後半は、Wordで作成したデザインデータをネット印刷会社で印刷する際のポイントをまとめました。
記事の概要
美容室サンプルチラシ作成レポート by Word2019
美容室サンプルチラシの使用素材について
人物写真はフリー素材を使用しています。背景の切り抜きは、remove.bgというWebサービスを使うと一瞬で背景をカットできます。Photoshopだと10分以上かかりそうな複雑な背景でもほぼ大丈夫。便利すぎて感激します。

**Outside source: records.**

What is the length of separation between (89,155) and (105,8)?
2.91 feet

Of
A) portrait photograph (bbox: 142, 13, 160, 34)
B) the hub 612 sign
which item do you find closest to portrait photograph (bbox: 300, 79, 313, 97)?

水玉の背景画像と風船はイラストACからチョイス。風船は透明背景のpng画像を使用。今回は素材の背景をカットして切り抜き画像にしましたが、矩形の画像を何枚か組合わあせてもかわいいデザインになると思います。というのも、Word2019の画像加工機能が秀逸で、画像の色味や影、白フチなどの加工はワンクリックで出来ます。予めテーマ色が設定されているので、色設定に表示されているカラーを選ぶだけで、色合いやトーンのバランスが整った配色になります。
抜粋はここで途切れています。